Following on the success of their Strandhill seafood restaurant, Trá Bán, Anthony Gray and Cedric Roussilhe opened this town centre fine dining restaurant in December 2011. Like its older sister, Eala Bhàn (‘White Swan’) soon established an enviable reputation with local diners; this has stood the test of time and weekend tables need to be booked well in advance.
Located in an attractive riverside premises that has been home to several restaurants, including one of Conrad Gallagher’s brief Sligo ventures, the interior is cleverly divided by curved wrought iron railings and its focal point - two floor to ceiling curtain ‘walls' of double thickness cream voile with fairy lights are hung between the layers - is reminiscent of the eponymous swan.
Block mounted photographs inspired by nature decorate the walls, and tables – which include two especially desirable window tables looking out on the river - are smartly set up bistro style.
Well trained staff create a good impression from the outset and Head Chef Seamus Thompson’s menus – which include a very nice early dinner menu and a proper children’s menu (not for tinies, although some dishes could be adjusted) – make promising reading, with many dishes offering upbeat versions of restaurant favourites.
Steak and seafood are the stated specialities, and a very good lunchtime chargrilled sirloin steak sambo is the business: a moreish combination of aged sirloin steak and freshly baked ciabbata, it comes with mustard mayonnaise, sautéed onions and mushrooms, jumbo onion rings and hand cut fat chips – the steak lover’s dream combo.
The trademark fat chips also feature in fish’n’chips and the house style - tempura battered fresh Atlantic cod with garden pea purée - is lighter and more colourful than the traditional version.
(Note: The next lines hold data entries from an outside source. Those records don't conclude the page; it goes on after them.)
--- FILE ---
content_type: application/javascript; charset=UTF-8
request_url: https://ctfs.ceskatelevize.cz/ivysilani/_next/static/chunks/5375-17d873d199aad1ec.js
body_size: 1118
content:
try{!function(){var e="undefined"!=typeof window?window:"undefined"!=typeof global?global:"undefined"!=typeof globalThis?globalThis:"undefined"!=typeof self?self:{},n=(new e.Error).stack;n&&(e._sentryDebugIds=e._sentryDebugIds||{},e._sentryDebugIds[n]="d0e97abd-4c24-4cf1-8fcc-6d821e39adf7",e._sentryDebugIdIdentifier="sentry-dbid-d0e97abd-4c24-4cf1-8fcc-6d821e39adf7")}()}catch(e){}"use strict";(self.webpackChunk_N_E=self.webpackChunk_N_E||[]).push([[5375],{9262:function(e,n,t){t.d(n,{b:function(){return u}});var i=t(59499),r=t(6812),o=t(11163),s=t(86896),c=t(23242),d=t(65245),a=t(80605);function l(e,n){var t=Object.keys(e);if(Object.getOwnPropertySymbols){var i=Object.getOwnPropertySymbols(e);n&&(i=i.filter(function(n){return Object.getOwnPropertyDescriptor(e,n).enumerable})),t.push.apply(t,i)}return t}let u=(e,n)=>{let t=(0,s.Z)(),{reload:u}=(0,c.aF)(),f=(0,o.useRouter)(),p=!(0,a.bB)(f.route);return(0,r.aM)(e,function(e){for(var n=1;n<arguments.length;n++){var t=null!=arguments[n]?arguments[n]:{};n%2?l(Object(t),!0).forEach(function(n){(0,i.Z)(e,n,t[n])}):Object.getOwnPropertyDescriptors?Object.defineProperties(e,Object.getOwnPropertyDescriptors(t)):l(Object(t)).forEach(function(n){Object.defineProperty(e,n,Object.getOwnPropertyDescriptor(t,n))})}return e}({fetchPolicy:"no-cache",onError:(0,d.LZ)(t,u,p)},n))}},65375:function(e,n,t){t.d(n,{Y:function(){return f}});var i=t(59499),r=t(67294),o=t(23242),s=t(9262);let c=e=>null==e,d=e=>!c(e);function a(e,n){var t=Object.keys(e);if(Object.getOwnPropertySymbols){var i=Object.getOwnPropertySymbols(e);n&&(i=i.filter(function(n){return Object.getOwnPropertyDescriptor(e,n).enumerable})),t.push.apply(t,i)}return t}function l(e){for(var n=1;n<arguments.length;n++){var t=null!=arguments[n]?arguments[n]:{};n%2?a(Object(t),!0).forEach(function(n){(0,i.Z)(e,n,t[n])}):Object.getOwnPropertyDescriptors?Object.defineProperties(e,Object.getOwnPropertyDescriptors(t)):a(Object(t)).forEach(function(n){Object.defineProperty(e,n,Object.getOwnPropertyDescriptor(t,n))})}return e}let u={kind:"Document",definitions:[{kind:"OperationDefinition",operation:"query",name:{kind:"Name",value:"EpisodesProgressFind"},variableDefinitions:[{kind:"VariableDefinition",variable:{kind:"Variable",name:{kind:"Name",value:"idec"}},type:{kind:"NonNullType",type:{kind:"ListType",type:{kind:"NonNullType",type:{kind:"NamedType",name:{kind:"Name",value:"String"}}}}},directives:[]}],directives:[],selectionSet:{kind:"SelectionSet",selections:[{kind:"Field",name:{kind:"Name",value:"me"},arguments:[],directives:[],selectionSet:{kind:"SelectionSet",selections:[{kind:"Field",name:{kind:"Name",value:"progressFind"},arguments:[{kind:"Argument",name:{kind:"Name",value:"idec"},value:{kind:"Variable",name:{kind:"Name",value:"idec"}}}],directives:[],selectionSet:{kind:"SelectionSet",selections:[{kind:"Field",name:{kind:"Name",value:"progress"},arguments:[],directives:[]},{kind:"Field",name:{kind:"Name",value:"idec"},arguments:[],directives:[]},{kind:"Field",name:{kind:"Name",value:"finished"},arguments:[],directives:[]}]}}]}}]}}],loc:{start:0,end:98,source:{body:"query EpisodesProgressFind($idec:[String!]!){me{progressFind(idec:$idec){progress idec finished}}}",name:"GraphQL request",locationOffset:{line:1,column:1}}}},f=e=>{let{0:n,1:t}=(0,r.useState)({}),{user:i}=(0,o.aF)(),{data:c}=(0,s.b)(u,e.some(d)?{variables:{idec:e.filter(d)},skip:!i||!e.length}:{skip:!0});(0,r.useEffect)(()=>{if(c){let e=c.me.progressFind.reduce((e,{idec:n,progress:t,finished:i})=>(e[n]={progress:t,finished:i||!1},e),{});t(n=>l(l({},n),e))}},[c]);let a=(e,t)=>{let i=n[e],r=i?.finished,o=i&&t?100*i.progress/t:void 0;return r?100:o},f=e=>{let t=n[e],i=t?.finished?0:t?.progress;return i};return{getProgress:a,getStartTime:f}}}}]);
While the cod is probably from Irish ports, some other fish is hardly likely to be local however – ‘fresh caught red snapper’, for example, must have had quite a journey before reaching Sligo.
But all menus offer plenty of choice, and good value too, with nothing over about €14 on the lunch menu and not even the most expensive choices on the evening à la carte – Mullaghmore lobster, and a 16oz T-bone ‘cowboy steak’ – topping €25; and, although a side or two may also be needed, à la carte dishes come with all the trimmings.
Vegetarians are well looked after as well, although you don’t have to be vegetarian to enjoy a delicious dish like their perfectly cooked Three Cheese Tart (brie, goats cheese and aged cheddar with caramelised red onion and spinach), served with lovely confit plum tomatoes and a beautifully dressed and presented salad of tossed rocket leaves and watercress.
In fact, good pastry cooking is a particular strength, showing up again in, for example, a mouthwatering dessert of homemade apple tarte fine; described as ‘Cedric’s apple pie’, it lives up to its promise of a tarte 'fine' with really fine pastry, just crisp around the edges, lovely apple and really good vanilla ice cream to accompany.
Coffee is excellent too, and efficient service is provided by pleasant and well informed staff.
While not over-extensive, the wine list is carefully selected and, like everything else at this pleasing restaurant, well priced; although special celebrations are allowed for (Dom Perignon, €185), almost everything else is well under €30, with French house wines just €19.95 (5.50 per glass).
Offering delicious food, pleasing surroundings, great staff and real value for money, it’s not hard to see why this restaurant is so successful.